To get to "the greatest possible integer in the set" - you need to first find the highest possible set of integers in 12 integers less than 50. This is {38, 39, ..., 48, 49}.

So 38 is the low point for the range of 50, leaving you with a high point of 88. The set could be many variations of {38, 39, ... , 50, 11 integers greater than 50 and less than 88, 88}

A set of 25 different integers has a median of 50 and a range of 50. What is the greatest possible integer that could be in this set?

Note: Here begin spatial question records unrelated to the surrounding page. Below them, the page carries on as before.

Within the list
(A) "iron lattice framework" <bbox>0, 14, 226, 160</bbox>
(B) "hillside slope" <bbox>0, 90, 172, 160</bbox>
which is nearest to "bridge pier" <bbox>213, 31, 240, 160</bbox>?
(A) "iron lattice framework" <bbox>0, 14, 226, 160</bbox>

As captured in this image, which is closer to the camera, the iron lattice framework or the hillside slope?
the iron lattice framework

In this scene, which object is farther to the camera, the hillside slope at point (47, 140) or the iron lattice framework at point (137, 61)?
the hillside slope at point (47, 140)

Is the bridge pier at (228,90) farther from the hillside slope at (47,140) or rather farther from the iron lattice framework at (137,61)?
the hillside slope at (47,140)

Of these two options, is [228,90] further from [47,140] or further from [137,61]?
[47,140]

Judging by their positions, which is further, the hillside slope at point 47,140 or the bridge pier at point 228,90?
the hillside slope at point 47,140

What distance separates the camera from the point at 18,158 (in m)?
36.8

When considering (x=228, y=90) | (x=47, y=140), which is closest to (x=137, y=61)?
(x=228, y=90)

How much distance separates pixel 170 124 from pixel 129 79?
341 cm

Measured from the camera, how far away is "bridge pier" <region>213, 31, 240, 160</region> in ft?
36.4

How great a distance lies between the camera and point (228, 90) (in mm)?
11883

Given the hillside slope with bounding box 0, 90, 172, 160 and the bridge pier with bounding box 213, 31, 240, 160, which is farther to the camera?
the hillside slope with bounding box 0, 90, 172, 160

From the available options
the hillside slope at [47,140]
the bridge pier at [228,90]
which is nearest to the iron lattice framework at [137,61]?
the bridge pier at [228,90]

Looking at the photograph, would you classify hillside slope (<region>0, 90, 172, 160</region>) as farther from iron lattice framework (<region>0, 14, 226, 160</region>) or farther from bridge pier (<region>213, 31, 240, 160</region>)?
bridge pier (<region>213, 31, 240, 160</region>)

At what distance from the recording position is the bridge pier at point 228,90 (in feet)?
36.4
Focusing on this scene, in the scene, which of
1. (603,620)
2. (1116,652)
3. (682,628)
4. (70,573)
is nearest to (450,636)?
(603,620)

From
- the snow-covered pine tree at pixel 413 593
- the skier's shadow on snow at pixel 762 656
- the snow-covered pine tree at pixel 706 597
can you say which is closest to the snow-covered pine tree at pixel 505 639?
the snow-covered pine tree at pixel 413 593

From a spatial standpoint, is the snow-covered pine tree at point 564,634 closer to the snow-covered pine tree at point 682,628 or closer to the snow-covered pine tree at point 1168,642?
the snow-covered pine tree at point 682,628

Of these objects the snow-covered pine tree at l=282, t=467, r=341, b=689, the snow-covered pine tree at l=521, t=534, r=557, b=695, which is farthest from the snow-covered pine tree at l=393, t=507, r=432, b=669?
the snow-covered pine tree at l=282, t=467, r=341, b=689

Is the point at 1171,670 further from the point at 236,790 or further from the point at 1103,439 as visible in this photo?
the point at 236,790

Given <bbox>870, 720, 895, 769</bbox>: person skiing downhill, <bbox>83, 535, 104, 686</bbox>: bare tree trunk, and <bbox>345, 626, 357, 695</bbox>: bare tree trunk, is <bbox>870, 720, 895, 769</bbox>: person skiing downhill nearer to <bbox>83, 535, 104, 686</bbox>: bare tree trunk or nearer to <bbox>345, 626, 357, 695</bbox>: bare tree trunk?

(A) 62 (B) 68 (C) 75 (D) 88 (E) 100

Any idea how to solve this question please?

Consider 25 numbers in ascending order to be \(x_1\), \(x_2\), \(x_3\), ..., \(x_{25}\).

The median of a set with odd number of elements is the middle number (when arranged in ascending or descending order), so the median of given set is \(x_{13}=50\);

The range of a set is the difference between the largest and the smallest numbers of a set, so the range of given set is \(50=x_{25}-x_{1}\) --> \(x_{25}=50+x_{1}\);

We want to maximize \(x_{25}\), hence we need to maximize \(x_{1}\). Since all integers must be distinct then the maximum value of \(x_{1}\) will be \(median-12=50-12=38\) and thus the maximum value of \(x_{25}\) is \(x_{25}=38+50=88\).

The set could be {38, 39, 40, 41, 42, 43, 44, 45, 46, 47, 48, 49, 50, 51, 52, 53, 54, 55, 56, 57, 58, 59, 60, 61, 88}

I think Bunuel , you meant "We want to maximize \(x_{25}\), hence we need to minimize \(x_{1}\). I still don't understand how did you get the below:

Since all integers must be distinct then the maximum value of \(x_{1}\) will be \(median-12=50-12=38\)

Since \(x_{25}=50+x_{1}\) then in order to maximize \(x_{25}\) we need to maximize \(x_{1}\), so everything is correct there.

As for the next part: \(median=x_{13}=50\) and since all terms must be distinct integers then the maximum value of \(x_{1}\) is 50-12=38: \(x_{1}=38\), 39, 40, 41, 42, 43, 44, 45, 46, 47, 48, 49, \(median=x_{13}=50\). As you can see \(x_{1}\) cannot possibly be more than 38.

Re: A set of 25 different integers has a median of 50 and a [#permalink]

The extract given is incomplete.